### [Aim]
Turn the stretch of rows from the line containing "Given these options" through the line containing "0.27 metres" into a numbered list, leaving out blank lines. Include both of those lines.

· · · ·

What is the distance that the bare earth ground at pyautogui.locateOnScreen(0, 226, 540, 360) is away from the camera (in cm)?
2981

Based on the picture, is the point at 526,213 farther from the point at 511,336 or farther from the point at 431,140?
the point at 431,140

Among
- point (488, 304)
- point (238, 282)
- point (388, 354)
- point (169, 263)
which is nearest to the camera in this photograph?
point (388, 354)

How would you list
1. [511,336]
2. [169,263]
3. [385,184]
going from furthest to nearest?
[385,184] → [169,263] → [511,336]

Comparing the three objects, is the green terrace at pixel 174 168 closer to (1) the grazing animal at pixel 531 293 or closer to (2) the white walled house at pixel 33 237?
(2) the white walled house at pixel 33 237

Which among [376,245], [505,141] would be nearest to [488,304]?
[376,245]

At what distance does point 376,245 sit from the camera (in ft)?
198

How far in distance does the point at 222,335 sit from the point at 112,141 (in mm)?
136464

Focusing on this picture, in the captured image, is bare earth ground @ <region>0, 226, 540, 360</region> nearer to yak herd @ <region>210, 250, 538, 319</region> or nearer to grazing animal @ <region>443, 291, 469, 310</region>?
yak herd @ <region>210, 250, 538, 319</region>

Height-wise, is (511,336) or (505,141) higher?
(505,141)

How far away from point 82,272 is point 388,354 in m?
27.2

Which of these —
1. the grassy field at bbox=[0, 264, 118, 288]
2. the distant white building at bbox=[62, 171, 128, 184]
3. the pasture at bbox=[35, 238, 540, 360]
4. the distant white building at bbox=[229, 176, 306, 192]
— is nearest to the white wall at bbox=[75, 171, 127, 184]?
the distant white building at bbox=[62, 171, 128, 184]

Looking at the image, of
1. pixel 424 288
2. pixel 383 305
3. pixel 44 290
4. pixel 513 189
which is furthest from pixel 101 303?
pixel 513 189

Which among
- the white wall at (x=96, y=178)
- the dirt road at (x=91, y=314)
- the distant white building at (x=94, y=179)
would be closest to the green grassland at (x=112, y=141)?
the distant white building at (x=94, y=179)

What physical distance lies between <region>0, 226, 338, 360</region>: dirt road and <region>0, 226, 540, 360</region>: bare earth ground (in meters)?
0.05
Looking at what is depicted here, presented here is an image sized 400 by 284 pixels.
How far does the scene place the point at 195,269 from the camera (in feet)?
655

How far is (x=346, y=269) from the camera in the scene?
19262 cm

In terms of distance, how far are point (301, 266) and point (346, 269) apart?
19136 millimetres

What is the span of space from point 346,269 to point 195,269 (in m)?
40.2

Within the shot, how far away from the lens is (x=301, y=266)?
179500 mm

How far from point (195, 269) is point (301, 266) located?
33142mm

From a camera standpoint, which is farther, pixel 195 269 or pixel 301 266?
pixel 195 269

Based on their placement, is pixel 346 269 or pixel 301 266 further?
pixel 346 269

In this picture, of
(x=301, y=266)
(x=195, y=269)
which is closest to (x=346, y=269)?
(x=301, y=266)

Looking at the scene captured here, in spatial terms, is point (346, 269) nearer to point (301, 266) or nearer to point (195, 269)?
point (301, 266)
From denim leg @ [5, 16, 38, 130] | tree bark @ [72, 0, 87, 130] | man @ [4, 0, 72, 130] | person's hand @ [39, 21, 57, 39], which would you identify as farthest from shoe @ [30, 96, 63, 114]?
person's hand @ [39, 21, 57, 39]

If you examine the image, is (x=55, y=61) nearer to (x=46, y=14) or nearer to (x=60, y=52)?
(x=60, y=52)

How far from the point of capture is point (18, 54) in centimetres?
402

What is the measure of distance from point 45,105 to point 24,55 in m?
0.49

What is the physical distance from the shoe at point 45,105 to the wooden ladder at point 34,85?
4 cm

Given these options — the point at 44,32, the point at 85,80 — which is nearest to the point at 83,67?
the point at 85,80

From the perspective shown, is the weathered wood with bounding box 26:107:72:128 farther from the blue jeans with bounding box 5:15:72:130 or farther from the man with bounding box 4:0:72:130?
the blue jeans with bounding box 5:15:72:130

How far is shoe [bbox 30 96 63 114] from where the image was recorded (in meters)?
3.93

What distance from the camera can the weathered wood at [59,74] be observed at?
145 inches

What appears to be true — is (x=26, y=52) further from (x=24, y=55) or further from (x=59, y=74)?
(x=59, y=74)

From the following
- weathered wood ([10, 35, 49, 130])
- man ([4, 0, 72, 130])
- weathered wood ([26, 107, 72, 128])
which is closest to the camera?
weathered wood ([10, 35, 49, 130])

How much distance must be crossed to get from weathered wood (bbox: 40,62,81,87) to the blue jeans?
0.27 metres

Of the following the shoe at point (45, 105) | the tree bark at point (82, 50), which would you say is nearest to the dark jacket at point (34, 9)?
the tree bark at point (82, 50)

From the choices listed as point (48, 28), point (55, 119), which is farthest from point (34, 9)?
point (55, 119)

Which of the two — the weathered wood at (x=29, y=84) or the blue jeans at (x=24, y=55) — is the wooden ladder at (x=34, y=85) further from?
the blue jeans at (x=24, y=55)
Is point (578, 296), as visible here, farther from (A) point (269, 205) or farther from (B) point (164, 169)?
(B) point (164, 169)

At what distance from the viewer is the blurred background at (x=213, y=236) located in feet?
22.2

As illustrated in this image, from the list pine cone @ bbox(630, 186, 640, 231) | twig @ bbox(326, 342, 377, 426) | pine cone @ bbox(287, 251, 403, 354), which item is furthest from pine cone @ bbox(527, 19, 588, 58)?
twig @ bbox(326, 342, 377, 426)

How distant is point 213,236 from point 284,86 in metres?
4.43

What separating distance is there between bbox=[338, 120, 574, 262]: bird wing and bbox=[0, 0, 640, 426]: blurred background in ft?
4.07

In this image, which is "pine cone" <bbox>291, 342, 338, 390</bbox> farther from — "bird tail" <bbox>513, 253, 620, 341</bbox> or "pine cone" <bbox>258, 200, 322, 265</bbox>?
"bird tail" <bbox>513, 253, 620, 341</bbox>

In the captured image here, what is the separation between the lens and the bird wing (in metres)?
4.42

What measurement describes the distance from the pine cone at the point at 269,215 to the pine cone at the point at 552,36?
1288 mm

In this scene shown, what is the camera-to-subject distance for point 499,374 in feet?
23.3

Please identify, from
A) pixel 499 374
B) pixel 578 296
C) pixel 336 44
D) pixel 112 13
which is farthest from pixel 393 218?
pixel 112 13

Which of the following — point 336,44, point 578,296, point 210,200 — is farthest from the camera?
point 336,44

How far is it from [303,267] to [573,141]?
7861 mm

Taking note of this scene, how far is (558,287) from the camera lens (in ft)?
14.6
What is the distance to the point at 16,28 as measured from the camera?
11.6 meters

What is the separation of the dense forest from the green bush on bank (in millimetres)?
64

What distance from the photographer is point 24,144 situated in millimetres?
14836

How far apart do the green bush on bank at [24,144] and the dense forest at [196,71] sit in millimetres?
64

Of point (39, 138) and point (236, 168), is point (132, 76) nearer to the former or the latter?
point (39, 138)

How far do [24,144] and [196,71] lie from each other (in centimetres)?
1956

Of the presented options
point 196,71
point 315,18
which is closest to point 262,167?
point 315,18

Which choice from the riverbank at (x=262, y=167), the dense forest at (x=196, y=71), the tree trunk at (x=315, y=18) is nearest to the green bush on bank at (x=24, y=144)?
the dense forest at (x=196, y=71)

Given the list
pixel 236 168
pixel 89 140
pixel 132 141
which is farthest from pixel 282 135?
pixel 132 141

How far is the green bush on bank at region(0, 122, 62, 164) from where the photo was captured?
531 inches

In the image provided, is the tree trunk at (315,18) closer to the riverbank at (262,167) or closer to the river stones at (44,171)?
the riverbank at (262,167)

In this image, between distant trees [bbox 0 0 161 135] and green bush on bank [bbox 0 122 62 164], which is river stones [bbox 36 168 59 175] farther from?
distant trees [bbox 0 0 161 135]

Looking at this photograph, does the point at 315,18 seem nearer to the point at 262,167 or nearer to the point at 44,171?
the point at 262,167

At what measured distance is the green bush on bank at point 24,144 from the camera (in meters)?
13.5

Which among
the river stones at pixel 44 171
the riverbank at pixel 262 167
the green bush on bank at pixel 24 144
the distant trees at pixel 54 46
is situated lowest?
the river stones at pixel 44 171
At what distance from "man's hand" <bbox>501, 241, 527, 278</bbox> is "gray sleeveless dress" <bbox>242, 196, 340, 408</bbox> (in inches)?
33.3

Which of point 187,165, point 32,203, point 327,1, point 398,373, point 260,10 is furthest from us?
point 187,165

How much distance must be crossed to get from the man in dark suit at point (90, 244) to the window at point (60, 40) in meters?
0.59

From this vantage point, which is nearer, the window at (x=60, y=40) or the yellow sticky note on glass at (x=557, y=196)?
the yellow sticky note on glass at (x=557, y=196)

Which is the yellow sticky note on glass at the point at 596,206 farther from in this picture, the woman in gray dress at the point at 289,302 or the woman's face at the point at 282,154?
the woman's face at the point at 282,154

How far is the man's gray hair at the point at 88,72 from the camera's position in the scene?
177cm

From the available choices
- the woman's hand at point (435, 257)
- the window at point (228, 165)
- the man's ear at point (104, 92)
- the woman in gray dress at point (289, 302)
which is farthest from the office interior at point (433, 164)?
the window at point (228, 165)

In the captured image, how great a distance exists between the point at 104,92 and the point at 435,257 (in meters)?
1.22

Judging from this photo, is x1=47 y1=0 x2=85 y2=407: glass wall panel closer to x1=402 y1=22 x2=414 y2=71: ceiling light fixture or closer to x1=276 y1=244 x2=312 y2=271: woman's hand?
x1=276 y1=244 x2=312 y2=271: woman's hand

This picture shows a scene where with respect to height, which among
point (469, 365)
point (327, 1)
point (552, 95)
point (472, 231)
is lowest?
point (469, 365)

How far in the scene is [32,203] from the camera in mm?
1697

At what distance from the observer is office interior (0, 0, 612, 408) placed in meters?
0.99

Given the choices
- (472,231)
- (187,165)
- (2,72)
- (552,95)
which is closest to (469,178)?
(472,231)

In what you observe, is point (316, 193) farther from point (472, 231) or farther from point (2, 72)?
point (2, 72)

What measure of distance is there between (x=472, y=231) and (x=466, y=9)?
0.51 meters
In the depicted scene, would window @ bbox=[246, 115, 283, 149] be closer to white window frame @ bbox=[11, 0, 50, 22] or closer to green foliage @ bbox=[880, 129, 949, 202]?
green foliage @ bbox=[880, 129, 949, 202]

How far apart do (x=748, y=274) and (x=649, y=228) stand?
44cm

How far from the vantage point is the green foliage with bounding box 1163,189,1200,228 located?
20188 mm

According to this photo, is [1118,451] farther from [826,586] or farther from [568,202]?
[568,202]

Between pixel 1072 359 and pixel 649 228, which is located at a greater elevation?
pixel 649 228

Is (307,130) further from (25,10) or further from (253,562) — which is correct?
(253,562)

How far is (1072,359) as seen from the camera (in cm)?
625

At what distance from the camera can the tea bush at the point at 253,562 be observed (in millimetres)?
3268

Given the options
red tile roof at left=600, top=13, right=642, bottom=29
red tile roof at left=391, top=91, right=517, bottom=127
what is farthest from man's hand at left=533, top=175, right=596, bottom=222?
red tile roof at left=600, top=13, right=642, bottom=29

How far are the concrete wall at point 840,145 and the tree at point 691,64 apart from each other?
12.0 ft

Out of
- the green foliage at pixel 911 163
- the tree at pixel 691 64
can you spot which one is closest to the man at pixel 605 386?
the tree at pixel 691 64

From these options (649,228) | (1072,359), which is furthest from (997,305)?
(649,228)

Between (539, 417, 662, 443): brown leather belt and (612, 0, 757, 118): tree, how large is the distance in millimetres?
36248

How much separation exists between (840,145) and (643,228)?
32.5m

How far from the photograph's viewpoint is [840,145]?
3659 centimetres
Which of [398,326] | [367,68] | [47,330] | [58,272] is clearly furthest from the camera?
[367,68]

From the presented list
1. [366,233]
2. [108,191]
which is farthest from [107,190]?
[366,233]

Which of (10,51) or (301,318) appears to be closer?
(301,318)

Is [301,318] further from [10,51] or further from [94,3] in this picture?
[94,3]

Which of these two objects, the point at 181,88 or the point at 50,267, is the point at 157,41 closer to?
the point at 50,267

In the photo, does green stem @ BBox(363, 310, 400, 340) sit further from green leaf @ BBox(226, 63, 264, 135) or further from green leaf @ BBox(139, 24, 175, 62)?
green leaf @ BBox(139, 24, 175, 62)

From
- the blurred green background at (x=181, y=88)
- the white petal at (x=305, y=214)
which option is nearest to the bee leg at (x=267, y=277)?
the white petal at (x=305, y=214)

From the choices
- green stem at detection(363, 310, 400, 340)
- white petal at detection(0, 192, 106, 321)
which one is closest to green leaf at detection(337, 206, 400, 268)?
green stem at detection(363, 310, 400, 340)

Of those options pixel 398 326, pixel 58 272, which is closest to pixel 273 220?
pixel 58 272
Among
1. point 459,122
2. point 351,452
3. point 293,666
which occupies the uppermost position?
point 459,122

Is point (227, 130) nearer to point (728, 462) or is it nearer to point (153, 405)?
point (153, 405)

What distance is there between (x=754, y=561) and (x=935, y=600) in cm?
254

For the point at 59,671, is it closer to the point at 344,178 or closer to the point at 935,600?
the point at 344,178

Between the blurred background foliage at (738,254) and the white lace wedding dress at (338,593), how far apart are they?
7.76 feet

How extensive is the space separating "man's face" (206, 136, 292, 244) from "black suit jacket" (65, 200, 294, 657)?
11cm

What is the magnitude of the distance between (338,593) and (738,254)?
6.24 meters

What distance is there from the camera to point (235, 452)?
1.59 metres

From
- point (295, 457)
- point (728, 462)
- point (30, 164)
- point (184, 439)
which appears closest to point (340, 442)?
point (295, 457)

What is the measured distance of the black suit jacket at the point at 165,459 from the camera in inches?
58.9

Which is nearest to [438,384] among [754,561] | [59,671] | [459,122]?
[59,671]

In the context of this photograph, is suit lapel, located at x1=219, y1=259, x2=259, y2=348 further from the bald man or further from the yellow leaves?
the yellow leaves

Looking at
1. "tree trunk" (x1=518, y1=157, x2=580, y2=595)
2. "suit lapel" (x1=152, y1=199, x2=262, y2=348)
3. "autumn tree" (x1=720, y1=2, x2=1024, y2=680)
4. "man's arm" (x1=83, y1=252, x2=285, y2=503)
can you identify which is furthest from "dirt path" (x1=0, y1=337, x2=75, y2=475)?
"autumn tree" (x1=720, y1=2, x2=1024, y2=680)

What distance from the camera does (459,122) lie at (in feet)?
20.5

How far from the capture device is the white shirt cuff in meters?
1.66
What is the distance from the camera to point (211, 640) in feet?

· · · ·

### [Result]
1. Given these options — the point at 44,32, the point at 85,80 — which is nearest to the point at 83,67?
2. the point at 85,80
3. From the perspective shown, is the weathered wood with bounding box 26:107:72:128 farther from the blue jeans with bounding box 5:15:72:130 or farther from the man with bounding box 4:0:72:130?
4. the blue jeans with bounding box 5:15:72:130
5. How far is shoe [bbox 30 96 63 114] from where the image was recorded (in meters)?
6. 3.93
7. What distance from the camera can the weathered wood at [59,74] be observed at?
8. 145 inches
9. What appears to be true — is (x=26, y=52) further from (x=24, y=55) or further from (x=59, y=74)?
10. (x=59, y=74)
11. From the following
12. - weathered wood ([10, 35, 49, 130])
13. - man ([4, 0, 72, 130])
14. - weathered wood ([26, 107, 72, 128])
15. which is closest to the camera?
16. weathered wood ([10, 35, 49, 130])
17. How much distance must be crossed to get from weathered wood (bbox: 40,62,81,87) to the blue jeans?
18. 0.27 metres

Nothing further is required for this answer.